Original Weak Password: New Strong Password: Loveless L*IV 1 Ledger Accent AC;3i7 Qwerty-y YE#Iraq Bosses NESSES% 1 Technically TECH Table 1 Week Passwords and Strong Passwords Hard passwords are hard to crack but it is possible. Length of time to crack swords of varying complexity is tabulated below. How secure is my password tests Password which is less than 6 chars and it is one of the most common passwords. So it doesn't need much time to crack it.
Figure 2 Password security check Here Password entered is second name of person. And it is plain text. It doesn't need much time to crack it. Figure 3 Password security check Here Password has first name and number sequence.
Hackers can easily crack this password. Figure 4 Password security check Here Password has first name and sequence of numbers. It doesn't need much time to crack it. Figure 5 Password security check Password has more than 6 characters and it has mixture of capital letters, small letters, special symbol and numbers.Figure 6 Password security check Table 2.
Length of time to crack passwords of varying complexity 5. Pushing and Ant pushing What is Pushing? Pushing scams are typically fraudulent email messages or websites appearing as legitimate enterprises like a university, ISP and a Bank or Government Agencies or a private loan vendor. This scam will try to steam the classified person information or financial information. The sources of Pushing The compromised Web servers are the major sources of the Pushing. Emails and Aims will come from the compromised web servers.
Figure 7 Compromised web server acting as a source of pushing World laws will not allow to keep the pushing files and to host the pushing websites in any web server. Usually what hackers does is they will try to find out one vulnerable web server , penetrate it and bring it in their control. The hackers will host the pushing website, Pushing facilities, Email and IM software in that hacked Webster and push the web content to the world. Sometimes the internet users are brought to the sites hosted room these compromised web servers through port redirection, Bootees.In most of the time the hackers installs key loggers in the end user machines and monitor the end user activities.

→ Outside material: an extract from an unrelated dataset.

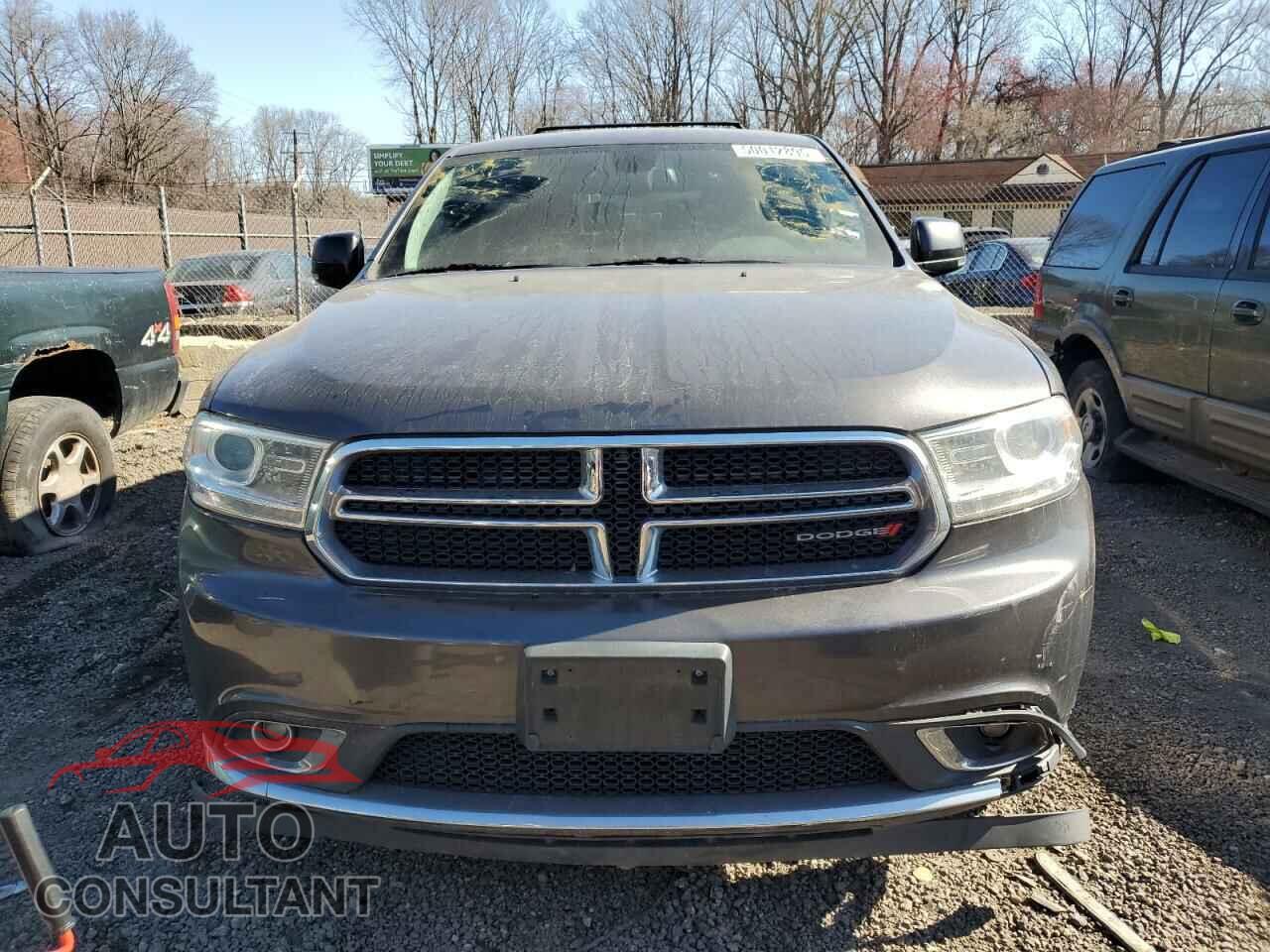 DODGE DURANGO 2014 - 1C4RDJDG3EC360720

The Webster administrators will find out that his server got compromised very soon and will take necessary steps to bring back the server to the normal state. Till such time the pushing websites will come from the hacked Webster. Port Redirection In this the week Webster is compromised and a program is loaded. This server will be a Webster in most of the cases and the website hosted in this Webster will be paving a large group of visitors.
The websites will be accessed through port 80.The hacker will install a software known as redid. With the help of redid all the website requests will be redirected to the same server but to a different website. Thus website browsers will be forced to visit a website which are affected with worms and they will collect the user information. Some times the traffic of the one compromised server will beer redirected to another compromised server. Using Bootees Bootees are compromised computers infected with worms and Trojan.
Using this arms and Trojan the hackers will control this PC and connect with the network.